Na Rejtana można czasem odnieść wrażenie, że prawo nie obowiązuje w żaden sposób. A przecież to codzienna droga dzieci do pobliskiej szkoły. Czy kiedy do użytku zostanie budowany właśnie tunel zrobi się jeszcze mniej bezpiecznie? Są osoby i instytucje, które uważają, że tak. Apelują do miasta o zamontowanie monitoringu.
- No tak, Panie pełno tu pijaków na przejeździe stoi, ale my to kulturalnie w bramie sobie coś niecoś wypijemy. Nikomu nie przeszkadzamy – zapewnia mnie pani Anna, mieszkanka Oruni, którą spotykam w jednej z bram przy Rejtana. Stoi wspólnie z kilkoma innymi osobami. Moi rozmówcy mają po 40-50 lat.

* * *

Zamień w tekście o ulicy Rejtana „tunel” na „wiadukt” i przepisz fragment od słów „Na Rejtana można” aż do słów „po 40-50 lat.” włącznie. Do wykonania zadania wiersze nie są potrzebne.

Krótkie opisowe fragmenty tekstu
* * *

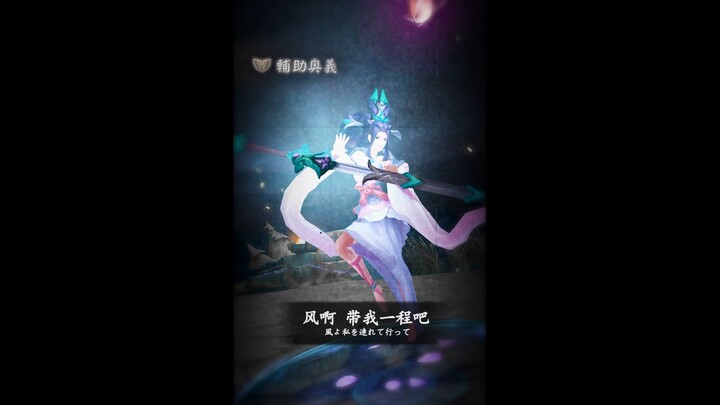 Reaksi dan kesadaran menentukan batas maksimal seorang support.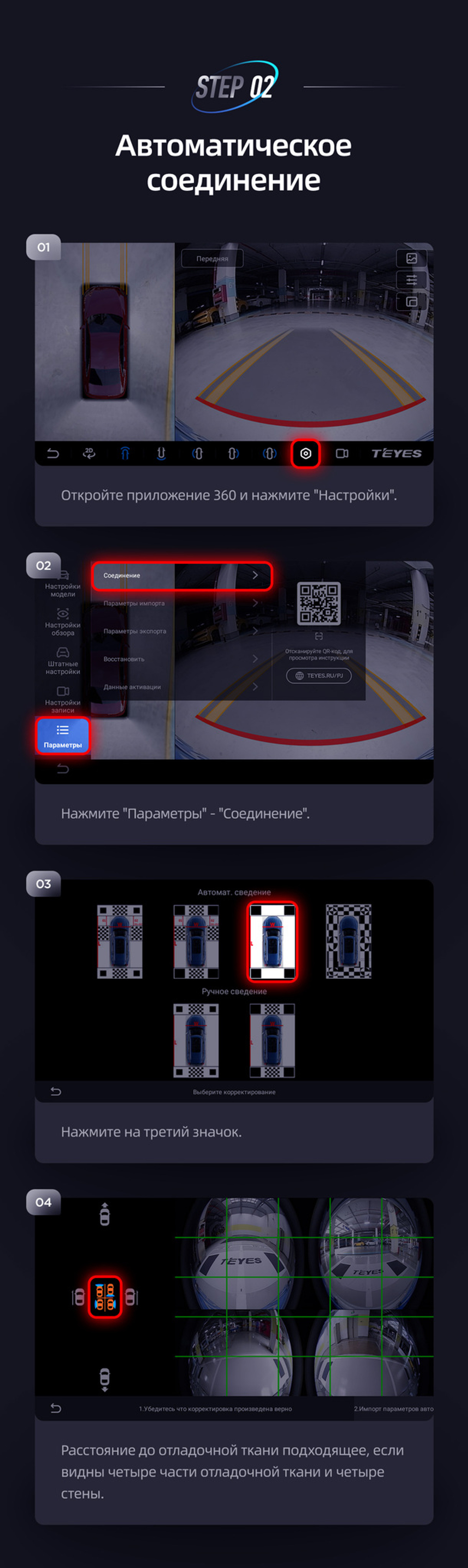 Маты (отладочная ткань) Teyes для калибровки системы кругового обзора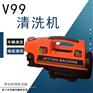 HM-V99使用方便手持式自动高压清洗机 家用洗车机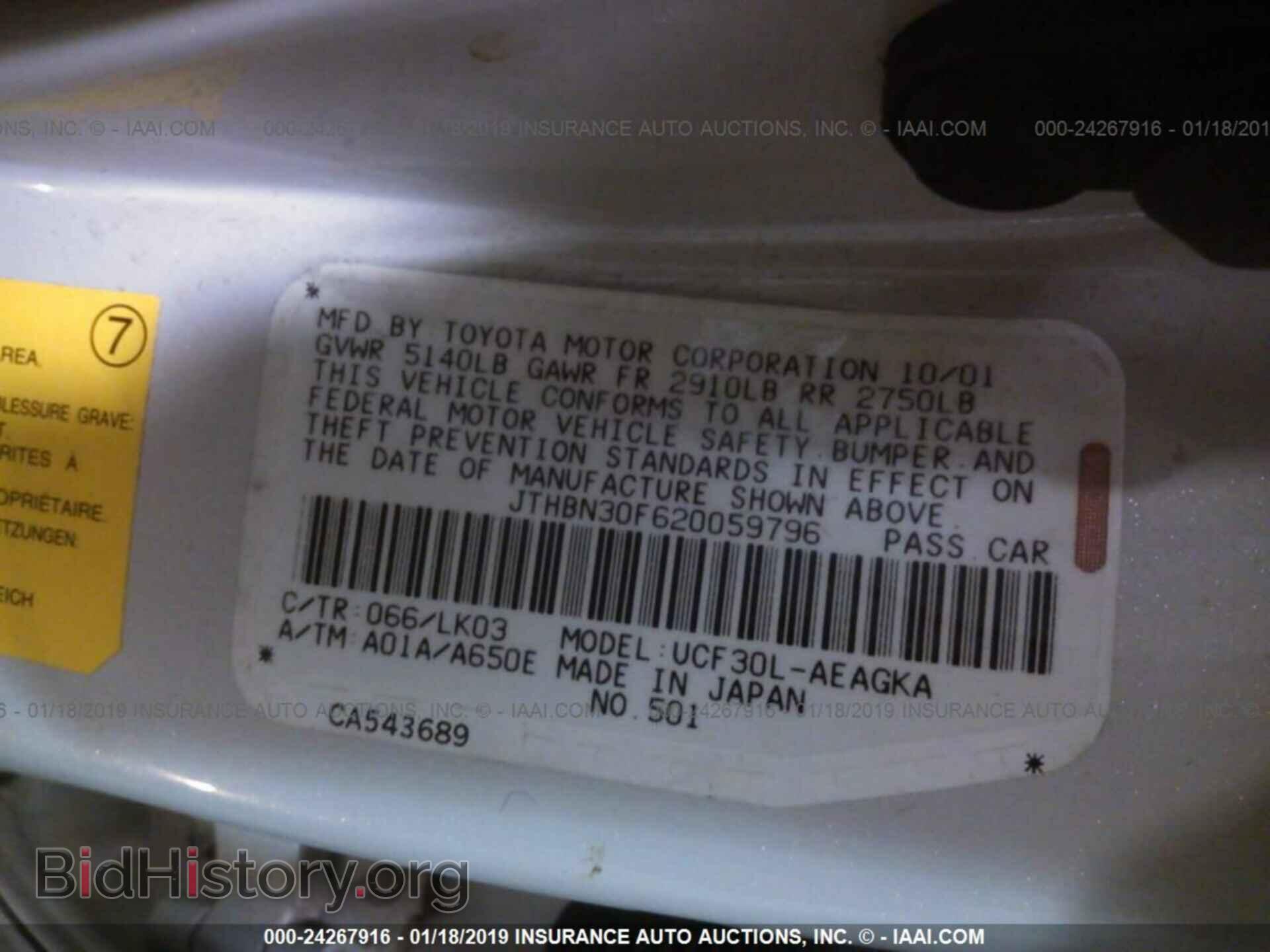 2002 LEXUS LS - VIN: JTHBN30F620059796 - Фото 9
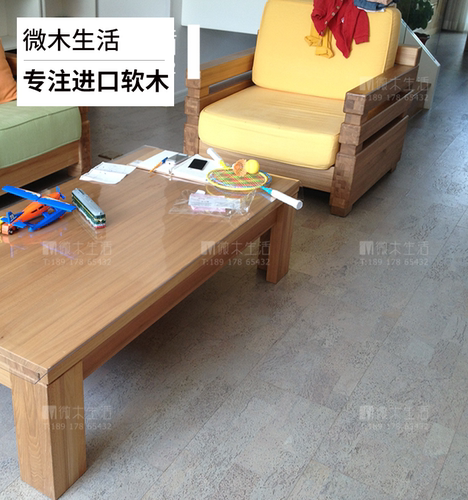 葡萄牙原装进口 AMORIM 6MM粘贴软木地板 IC2Y001 I903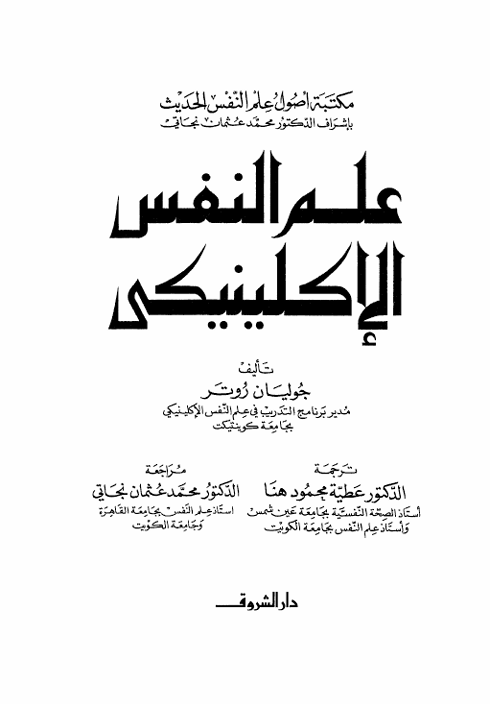 علم النفس الاكلينكي Cover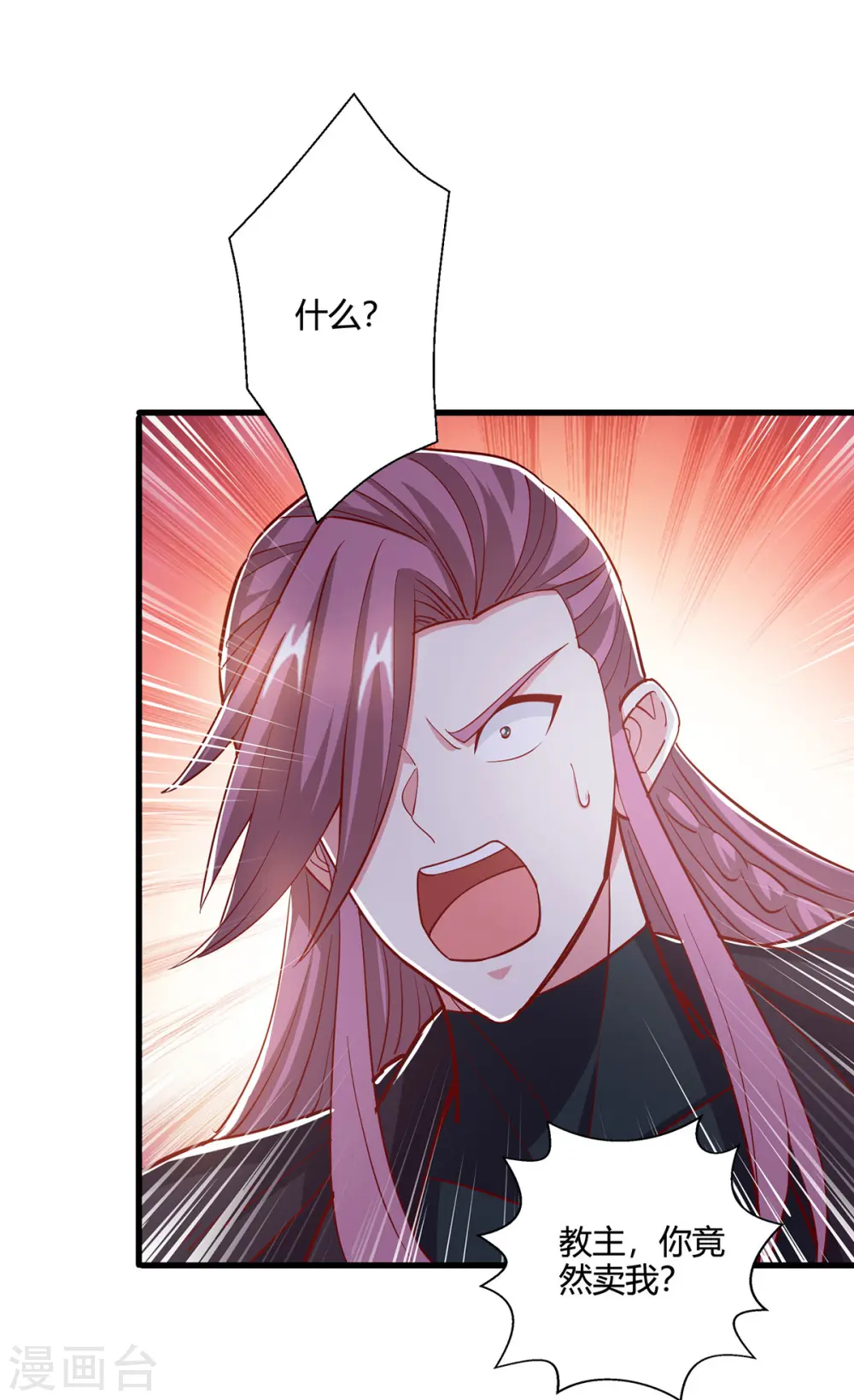 第406话 没有人能威胁我！ 第11页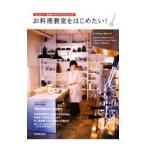 お料理教室をはじめたい！／成美堂出版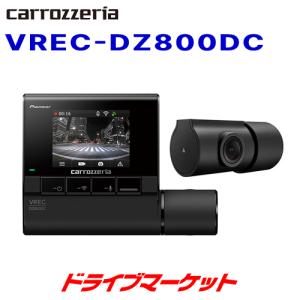 VREC-DZ800DC カロッツェリア パイオニア ドライブレコーダー 前後2カメラモデル ナイトサイト 駐車監視対応 ドラレコ｜drivemarket
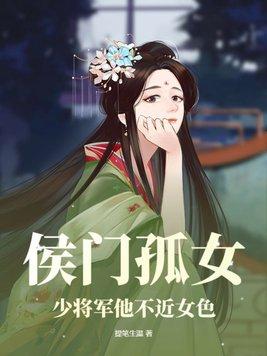 侯门医女我劝将军要从良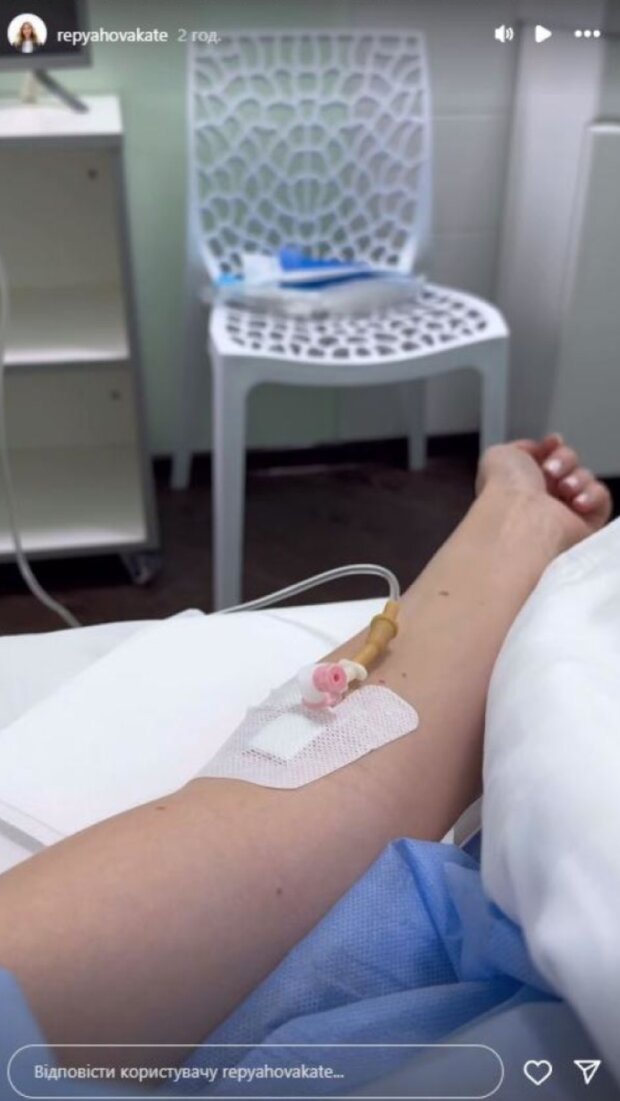 Сториз Каті Репяхової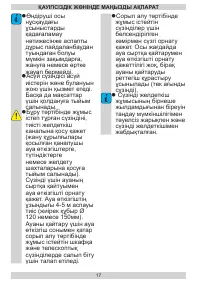 Страница 17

* * *

● Odpowiedź do ćwiczenia
Na Rejtana można czasem odnieść wrażenie, że prawo nie obowiązuje w żaden sposób. A przecież to codzienna droga dzieci do pobliskiej szkoły. Czy kiedy do użytku zostanie budowany właśnie wiadukt zrobi się jeszcze mniej bezpiecznie? Są osoby i instytucje, które uważają, że tak. Apelują do miasta o zamontowanie monitoringu.
- No tak, Panie pełno tu pijaków na przejeździe stoi, ale my to kulturalnie w bramie sobie coś niecoś wypijemy. Nikomu nie przeszkadzamy – zapewnia mnie pani Anna, mieszkanka Oruni, którą spotykam w jednej z bram przy Rejtana. Stoi wspólnie z kilkoma innymi osobami. Moi rozmówcy mają po 40-50 lat.